● **Objective**:
Rewrite the items below, replacing "nearest" with "closest" and keeping everything else the same.

● **Dataset records**:
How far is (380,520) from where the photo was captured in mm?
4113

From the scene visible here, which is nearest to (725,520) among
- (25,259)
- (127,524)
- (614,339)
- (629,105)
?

● **Answer to the exercise**:
How far is (380,520) from where the photo was captured in mm?
4113

From the scene visible here, which is closest to (725,520) among
- (25,259)
- (127,524)
- (614,339)
- (629,105)
?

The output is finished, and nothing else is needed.